Olio extra-vergine d’oliva: uno studio dimostra proprietà anti-diabete

ulivoUno studio dell’Università La Sapienza di Roma, coordinato da Francesco Violi, ha dimostrato che l’olio extravergine d’oliva (Evo) riduce la glicemia e aumenta l’insulinemia nelle persone sane. La ricerca, pubblicata sulla rivista Nutrition & Diabetes, ha evidenziato gli effetti dell’Evo (proveniente dalla provincia di Viterbo) nella prevenzione e nel trattamento di questa patologia mostrando che, in quantità di 10 grammi al giorno, agisce come un antidiabetico, con un meccanismo simile alle incretine, ormoni naturali prodotti a livello gastrointestinale che riducono il livello ematico di glicemia.
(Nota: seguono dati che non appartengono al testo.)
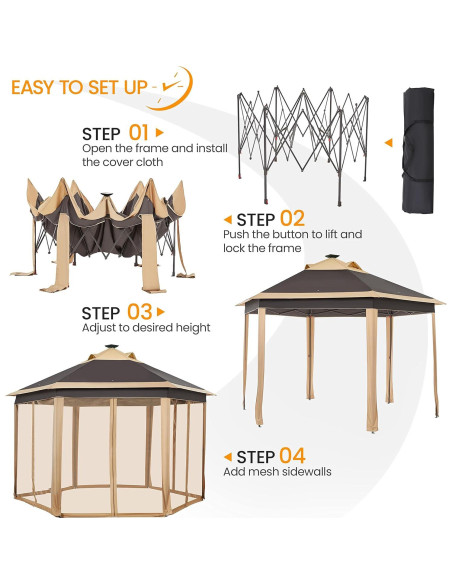 EASY TO SET UP -

STEP 01
Open the frame and install the cover cloth

STEP 02
Push the button to lift and lock the frame

STEP 03
Adjust to desired height

STEP 04
Add mesh sidewalls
L’assunzione di Evo è associata a un aumento di questi ormoni nel sangue.

Questo lavoro apre dunque delle prospettive sull’uso dell’olio extravergine d’oliva nelle persone affette da diabete, nelle quali la glicemia post-prandiale molto alta è potenzialmente dannosa per l’apparato cardiocircolatorio. La ricerca ha analizzato il profilo glucidico e lipidico di 25 persone sane, sperimentando, con metodo ‘cross-over’, la somministrazione di 10 grammi di olio d’oliva in un pasto di tipo mediterraneo. I ricercatori ne hanno verificato gli effetti sia rispetto a un pranzo dove non era presente l’extravergine (I studio), sia rispetto all’impiego dell’olio di semi (II studio).

Il profilo glucidico (glucosio, insulinemia e incretine) e quello lipidico (colesterolemia, triglicerididemia e colesterolo HDL) dei partecipanti allo studio sono stati analizzati prima del pasto e 2 ore dopo. Due ore dopo il pranzo, coloro che avevano assunto l’olio d’oliva extravergine avevano valori significativamente più bassi di glicemia e livelli più alti di insulinemia, con un aumento significativo delle incretine e una riduzione, anch’essa significativa, del colesterolo serico. Il cibo mediterraneo condito con olio di oliva ha migliorato la glicemia e il colesterolo post-pranzo anche in confronto all’olio di semi, hanno spiegato i ricercatori della Sapienza. La sperimentazione è stata realizzata poi su un piccolo campione di persone con diabete con primi risultati che i ricercatori definiscono incoraggianti. Nella terza fase di studio è prevista la messa a punto di una terapia, ottenuta dall’olio extravergine d’oliva, che potrà offrire ai diabetici farmaci naturali e senza effetti collaterali.